[MATERIAL FOR THIS EXERCISE]
★ ★ ★ ★

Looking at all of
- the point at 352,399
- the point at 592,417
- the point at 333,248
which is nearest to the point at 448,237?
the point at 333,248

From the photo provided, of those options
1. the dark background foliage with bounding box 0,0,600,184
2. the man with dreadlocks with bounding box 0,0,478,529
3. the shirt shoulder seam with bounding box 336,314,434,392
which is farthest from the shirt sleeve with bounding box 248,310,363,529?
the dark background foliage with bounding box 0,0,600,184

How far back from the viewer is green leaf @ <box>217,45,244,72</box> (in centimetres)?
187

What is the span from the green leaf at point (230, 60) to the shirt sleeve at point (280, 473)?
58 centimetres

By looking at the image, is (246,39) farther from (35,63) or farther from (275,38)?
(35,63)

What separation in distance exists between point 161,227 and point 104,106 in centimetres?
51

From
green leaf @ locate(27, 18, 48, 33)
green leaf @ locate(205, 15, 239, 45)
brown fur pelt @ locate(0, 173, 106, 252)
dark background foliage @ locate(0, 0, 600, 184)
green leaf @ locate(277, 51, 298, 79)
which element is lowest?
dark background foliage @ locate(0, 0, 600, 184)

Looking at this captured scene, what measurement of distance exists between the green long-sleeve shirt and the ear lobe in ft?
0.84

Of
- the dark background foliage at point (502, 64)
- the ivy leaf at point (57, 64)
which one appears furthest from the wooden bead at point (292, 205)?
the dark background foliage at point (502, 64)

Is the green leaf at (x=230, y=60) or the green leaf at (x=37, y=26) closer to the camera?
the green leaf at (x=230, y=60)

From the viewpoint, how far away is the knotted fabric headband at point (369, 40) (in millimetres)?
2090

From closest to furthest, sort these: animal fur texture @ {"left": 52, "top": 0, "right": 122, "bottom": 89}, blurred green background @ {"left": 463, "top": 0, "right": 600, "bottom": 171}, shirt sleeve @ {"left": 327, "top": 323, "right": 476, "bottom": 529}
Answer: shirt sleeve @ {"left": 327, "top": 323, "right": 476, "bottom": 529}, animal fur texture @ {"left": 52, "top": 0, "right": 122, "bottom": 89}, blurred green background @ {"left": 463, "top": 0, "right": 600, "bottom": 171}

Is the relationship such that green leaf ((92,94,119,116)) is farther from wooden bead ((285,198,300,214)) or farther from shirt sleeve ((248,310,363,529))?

★ ★ ★ ★

[TASK TO COMPLETE]
Reproduce word for word everything in the records from the line containing "From the viewpoint, how" down to the end of the records.

[TASK ANSWER]
From the viewpoint, how far away is the knotted fabric headband at point (369, 40) (in millimetres)?
2090

From closest to furthest, sort these: animal fur texture @ {"left": 52, "top": 0, "right": 122, "bottom": 89}, blurred green background @ {"left": 463, "top": 0, "right": 600, "bottom": 171}, shirt sleeve @ {"left": 327, "top": 323, "right": 476, "bottom": 529}
Answer: shirt sleeve @ {"left": 327, "top": 323, "right": 476, "bottom": 529}, animal fur texture @ {"left": 52, "top": 0, "right": 122, "bottom": 89}, blurred green background @ {"left": 463, "top": 0, "right": 600, "bottom": 171}

Is the relationship such that green leaf ((92,94,119,116)) is farther from wooden bead ((285,198,300,214)) or farther from shirt sleeve ((248,310,363,529))?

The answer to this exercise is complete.